**Exercise goal:** Return the David Atiba Charles profile in full, reproducing every line of it without change.
=== Passage for review ===
David Atiba Charles CM

Personal information
- Full name: David Atiba Charles
- Date of birth: 29 September 1977 (age 47)
- Place of birth: Point Fortin, Trinidad and Tobago
- Height: 1.88 m (6 ft 2 in)
- Position(s): Defender

Senior career*
- Years: Team / Apps / (Gls)
- 1995–1999: Point Fortin Civic
- 1999–2006: W Connection /  / (13)
- 2006–2007: Glenavon / 14 / (0)
- 2007–2008: W Connection / 18 / (3)
- 2008: Rochester Rhinos / 5 / (0)

International career
- 2003–2006: Trinidad and Tobago / 23 / (0)

= David Atiba Charles =

Trinidad and Tobago footballer

David Atiba Charles CM (born 29 September 1977) is a Trinidadian former professional footballer who played as a defender for several clubs as well as the Trinidad and Tobago national team.

In 2006 he left W Connection to join Northern Irish club Glenavon.

He was a regular for the Trinidad and Tobago national team during his career and was included in their squad for the 2006 FIFA World Cup in Germany. Along with the other players on the 2006 World Cup squad, Charles was awarded the Chaconia Medal.
=== Entries shown ===
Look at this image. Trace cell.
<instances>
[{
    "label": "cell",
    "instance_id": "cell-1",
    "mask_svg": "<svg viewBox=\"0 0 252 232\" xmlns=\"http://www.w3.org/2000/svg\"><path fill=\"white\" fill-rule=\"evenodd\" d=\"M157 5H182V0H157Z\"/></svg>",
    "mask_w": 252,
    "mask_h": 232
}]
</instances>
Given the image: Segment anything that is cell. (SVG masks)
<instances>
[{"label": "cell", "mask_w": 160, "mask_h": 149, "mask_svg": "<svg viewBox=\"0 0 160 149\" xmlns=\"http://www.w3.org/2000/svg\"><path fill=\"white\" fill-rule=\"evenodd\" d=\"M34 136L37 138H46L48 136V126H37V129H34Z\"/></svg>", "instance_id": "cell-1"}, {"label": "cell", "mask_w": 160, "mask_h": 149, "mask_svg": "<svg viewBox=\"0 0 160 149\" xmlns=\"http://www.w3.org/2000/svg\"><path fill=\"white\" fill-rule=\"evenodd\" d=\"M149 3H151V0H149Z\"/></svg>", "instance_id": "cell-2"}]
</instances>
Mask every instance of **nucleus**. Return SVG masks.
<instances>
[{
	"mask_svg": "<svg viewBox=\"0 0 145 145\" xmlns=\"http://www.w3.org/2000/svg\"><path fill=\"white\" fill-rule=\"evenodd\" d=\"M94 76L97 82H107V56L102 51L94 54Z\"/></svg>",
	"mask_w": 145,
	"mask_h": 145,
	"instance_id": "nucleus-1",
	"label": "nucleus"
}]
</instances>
===
**Output of the task:**
David Atiba Charles CM

Personal information
- Full name: David Atiba Charles
- Date of birth: 29 September 1977 (age 47)
- Place of birth: Point Fortin, Trinidad and Tobago
- Height: 1.88 m (6 ft 2 in)
- Position(s): Defender

Senior career*
- Years: Team / Apps / (Gls)
- 1995–1999: Point Fortin Civic
- 1999–2006: W Connection /  / (13)
- 2006–2007: Glenavon / 14 / (0)
- 2007–2008: W Connection / 18 / (3)
- 2008: Rochester Rhinos / 5 / (0)

International career
- 2003–2006: Trinidad and Tobago / 23 / (0)

= David Atiba Charles =

Trinidad and Tobago footballer

David Atiba Charles CM (born 29 September 1977) is a Trinidadian former professional footballer who played as a defender for several clubs as well as the Trinidad and Tobago national team.

In 2006 he left W Connection to join Northern Irish club Glenavon.

He was a regular for the Trinidad and Tobago national team during his career and was included in their squad for the 2006 FIFA World Cup in Germany. Along with the other players on the 2006 World Cup squad, Charles was awarded the Chaconia Medal.